§ **Задание**
Подхватите приведенный ниже фрагмент о заглавии первой поэтической книги Пастернака и продолжите его сразу после последнего предложения.

§ **Фрагмент текста**
··········
Как кажется, именно здесь находится философский ключ к довольно невнятному — и им самим впоследствии осужденному как «невыносимо манерное» — заглавию первой поэтической книги Пастернака. Его смысл был намечен в стихотворениях сборника «Близнецы» и «Близнец на корме», повествующих об участи Кастора и Поллукса, обязанных попеременно проводить по полгода на земле и в царстве мертвых. Осужденные всегда пребывать в разделении, близнецы могут увидеть друг друга лишь раз в полгода и только издали, на пути из одного мира в другой. По свидетельству самого Пастернака, имя Поллукса анаграмматически подразумевало «Локса», из чего можно заключить, что имя Кастора соответственно анаграммировало «Пастернака»[88]. Философский подтекст образа «Близнеца в тучах» можно понимать как невозможность для разумного и художественного начала обрести желанное единение[89]. Проплывая мимо, каждый в своем назначении в одну из полярных метафизических сфер (есть искушение сказать: из Марбурга в Йену и из Йены в Марбург), «близнецы» напряженно вглядываются «сквозь залетейские миазмы», силясь разглядеть друг друга «за тучей»[90].
··········
§ **Исходные данные**
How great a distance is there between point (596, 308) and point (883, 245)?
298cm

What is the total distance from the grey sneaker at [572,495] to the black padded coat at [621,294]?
··········
§ **Ответ**
Суть марбургского опыта Пастернака не следует понимать ни как негативный опыт «очищения», пройдя который, он в конце отверг абстрактный рационализм, ни как очередную попытку сопоставления науки и искусства как полярно противоположных, но соотнесенных способов познания. Своеобразие Пастернака в контексте эстетических и философских поисков начала века состоит в том, что ни негативно-скептическая, ни диалогическая позиция по отношению к чистому разуму его не устраивает. Вслед за Когеном, он готов признать категориальное мышление, со всей ограниченностью, которую оно само себе полагает, исходной точкой во взаимоотношениях субъекта с миром феноменов, без которой любой дальнейший шаг был бы самообманом. То обстоятельство, что именно Коген, как никто другой, исповедовал это убеждение с абсолютной твердостью, не терпящей ни малейших оговорок и утешительных иллюзий, как раз и придавало и его философии, и его личности такую притягательность в глазах Пастернака. Его не устраивают смягченные версии рационализма, стремящиеся так или иначе связать его с миром феноменальной свободы, — ни Риккерт, ни Кассирер, ни Гуссерль, ни даже Кант «третьей критики»: он предпочитает иметь дело с версией Канта, конструируемой Когеном.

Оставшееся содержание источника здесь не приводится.